J’embrasse M. de Grignan, Mesdemoiselles ses filles, son petit sobre de fils ; cela est plaisant d’aspirer à cette qualité : nos Bretons n’ont point cette fantaisie. Pour vous, ma très-chère, je suis à vous dans cette perfection[17] que M. de Grignan admire. J’aime que vous me parliez de vous sans cesse, et je regrette tout ce qui n’est que pour causer agréablement : la crainte que tant d’écriture ne vous fasse mal trouble tout le plaisir que j’avois de vos lettres infinies.

  1. Lettre 743 (revue en partie sur une ancienne copie). — 1. Cette phrase se lit pour la première fois dans l’édition de 1754.
  2. 2. Propriétaire de l’hôtel Carnavalet. — Pour comprendre l’allusion à la fable du Pêcheur et du petit poisson (livre V, fable iii de la Fontaine), il faut se rappeler combien Mme de Sévigné, pendant les négociations relatives à l’hôtel Carnavalet, craignait qu’on ne lâchât l’occasion : elle se disait, voyant les hésitations de d’Hacqueville :

    Je tiens pour moi que c’est folie ;
    Car de le rattraper il n’est pas trop certain.

    — On lit dans l’édition de 1754 : « Il est survenu tout à propos un fort honnête homme, à qui nous avons affaire en l’absence de M. d’Agaurry. » Dans notre texte, qui est celui de 1734, il pourrait bien se faire que M. d’Agaurry eût été ajouté pour expliquer le sobriquet de carpillon fretin par lequel Mme de Sévigné le désigne.

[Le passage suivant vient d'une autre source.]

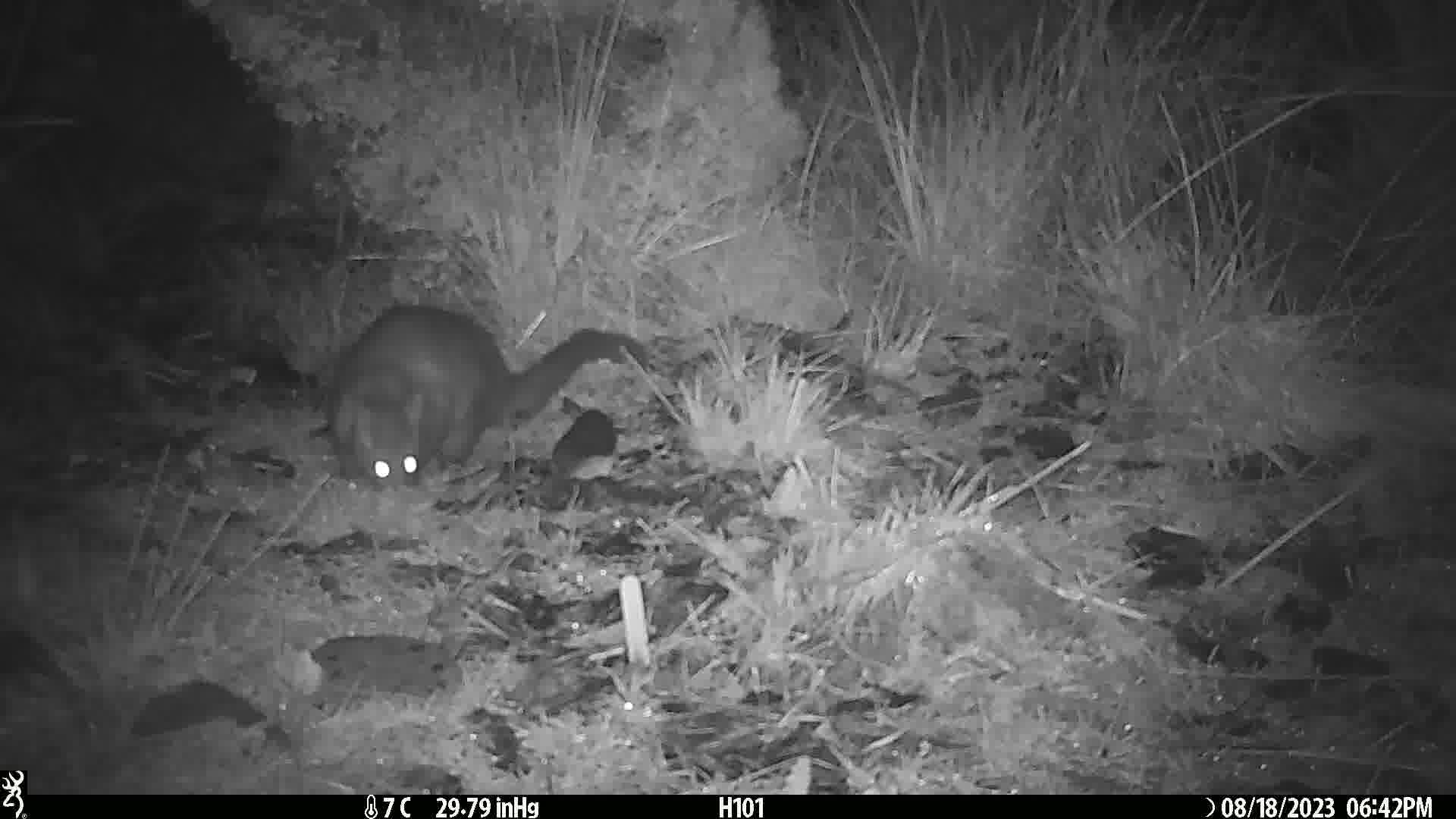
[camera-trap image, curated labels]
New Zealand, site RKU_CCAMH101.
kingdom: Animalia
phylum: Chordata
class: Mammalia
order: Diprotodontia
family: Phalangeridae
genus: Trichosurus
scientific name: Trichosurus vulpecula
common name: common brushtail possum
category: possum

  3. 3. « Il y est fort entendu. » (Édition de 1734)
  4. 4. « Tout le malheur, c’est qu’il vous en coûtera moins que ce que vous pensez. Il faut avouer cependant que c’est une chose étrange, etc. » {Ibidem.)
  5. 5. Cet alinéa et le suivant manquent dans l’édition de 1734, qui ne donne que la phrase : « On est persuadé que Sa Majesté, etc., » et la place vers la fin de la lettre, immédiatement avant notre dernier paragraphe.
  6. 6. Le mariage du Dauphin avec la fille de l’électeur de Bavière eut lieu en effet, nous l’avons déjà dit, le 7 mars de l’année suivante.
  7. 7. Voyez tome II, p. 396, note 12. — Charles Colbert, marquis de Croissy, dit Saint-Simon (tome I, p. 346), « avoit été longtemps président à mortier, dont il avoit peu exercé la charge. » La Gazette du 25 novembre 1679 le désigne par ce titre, qu’il n’avait, d’après l’État de la France, que depuis le 26 avril de la même année.
  8. 8. « Je vous ai parlé de la querelle du duc de V** et du duc d’A**. » (Édition de 1754.)
  9. 9. Le château de la Mothe est à une lieue à l’est de Bourbon, sur une colline qui domine le Chamaron.
  10. 10. « Il en envoya prier toute la compagnie ; il fut refusé. » (Édition de 1754.)
  11. 11. « Sous la protection de Sa Majesté. » (Édition de 1754.)
  12. 12. L’édition de 1754 porte : « Je vous ai dit combien il est empéehé de tout cela, » et ne donne pas la fin de l’alinéa, qui n’est que dans notre manuscrit.
  13. 13. Voyez tome V, p. 498 et 499.
  14. 14. Voyez la Notice, p. 282 et suivantes.
  15. 15. « L’amour fraternel. » (Édition de 1754.)
  16. 16. Cette phrase ne se trouve que dans le texte de 1734.
  17. 17. « Avec cette perfection. » (Édition de 1754.) La phrase qui termine la lettre n’est pas dans le texte de 1734.